What is needed = Please reproduce every one of the items below word for word, leaving out the pictures.
## start Data records
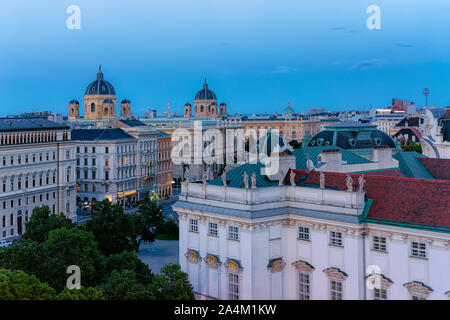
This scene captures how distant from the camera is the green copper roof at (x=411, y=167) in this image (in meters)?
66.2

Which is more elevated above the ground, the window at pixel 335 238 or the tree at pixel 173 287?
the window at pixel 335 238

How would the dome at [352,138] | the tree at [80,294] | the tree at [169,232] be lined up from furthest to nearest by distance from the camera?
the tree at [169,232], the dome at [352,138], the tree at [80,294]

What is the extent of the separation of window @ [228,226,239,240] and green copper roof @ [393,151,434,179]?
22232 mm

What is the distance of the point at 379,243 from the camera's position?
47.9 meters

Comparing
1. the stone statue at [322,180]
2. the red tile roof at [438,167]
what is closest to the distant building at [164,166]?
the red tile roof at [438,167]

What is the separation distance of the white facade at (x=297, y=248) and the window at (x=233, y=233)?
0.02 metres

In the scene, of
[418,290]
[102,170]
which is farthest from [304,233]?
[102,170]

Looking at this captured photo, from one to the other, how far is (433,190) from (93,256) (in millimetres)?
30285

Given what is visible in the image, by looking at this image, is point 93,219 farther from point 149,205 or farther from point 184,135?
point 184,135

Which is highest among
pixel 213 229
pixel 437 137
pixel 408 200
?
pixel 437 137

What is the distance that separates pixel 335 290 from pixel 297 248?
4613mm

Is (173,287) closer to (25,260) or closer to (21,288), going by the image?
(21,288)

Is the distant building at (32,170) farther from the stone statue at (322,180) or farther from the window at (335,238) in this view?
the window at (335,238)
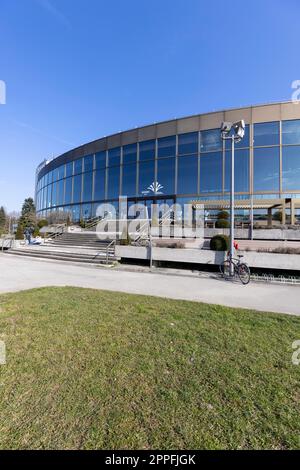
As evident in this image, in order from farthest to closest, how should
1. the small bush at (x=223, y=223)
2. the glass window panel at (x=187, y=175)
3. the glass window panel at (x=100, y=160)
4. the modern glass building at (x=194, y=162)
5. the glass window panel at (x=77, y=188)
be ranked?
## end Data records
Solved exercise =
This scene captures how distant from the camera is the green copper roof at (x=411, y=167) in this image (in meters)?
66.2

Which is more elevated above the ground, the window at pixel 335 238 or the tree at pixel 173 287?
the window at pixel 335 238

How would the dome at [352,138] | the tree at [80,294] | the tree at [169,232] be lined up from furthest to nearest by distance from the camera?
the tree at [169,232], the dome at [352,138], the tree at [80,294]

What is the extent of the separation of window @ [228,226,239,240] and green copper roof @ [393,151,434,179]?
22232 mm

What is the distance of the point at 379,243 from the camera's position?
47.9 meters

Comparing
1. the stone statue at [322,180]
2. the red tile roof at [438,167]
what is closest to the distant building at [164,166]?
the red tile roof at [438,167]

What is the separation distance of the white facade at (x=297, y=248) and the window at (x=233, y=233)?
0.02 metres

In the scene, of
[418,290]
[102,170]
which is farthest from [304,233]?
[102,170]

Looking at this captured photo, from one to the other, how far is (433,190) from (93,256) (in millimetres)?
30285

Given what is visible in the image, by looking at this image, is point 93,219 farther from point 149,205 or farther from point 184,135?
point 184,135

Which is highest among
pixel 213 229
pixel 437 137
pixel 408 200
?
pixel 437 137

What is the distance that separates pixel 335 290 from pixel 297 248?
4613mm

Is (173,287) closer to (25,260) or closer to (21,288), going by the image?
(21,288)

Is the distant building at (32,170) farther from the stone statue at (322,180) or farther from the window at (335,238) in this view?
the window at (335,238)
As evident in this image, in order from farthest to closest, how should
1. the small bush at (x=223, y=223)
2. the glass window panel at (x=187, y=175)
3. the glass window panel at (x=100, y=160)
4. the modern glass building at (x=194, y=162)
5. the glass window panel at (x=77, y=188)
be ranked?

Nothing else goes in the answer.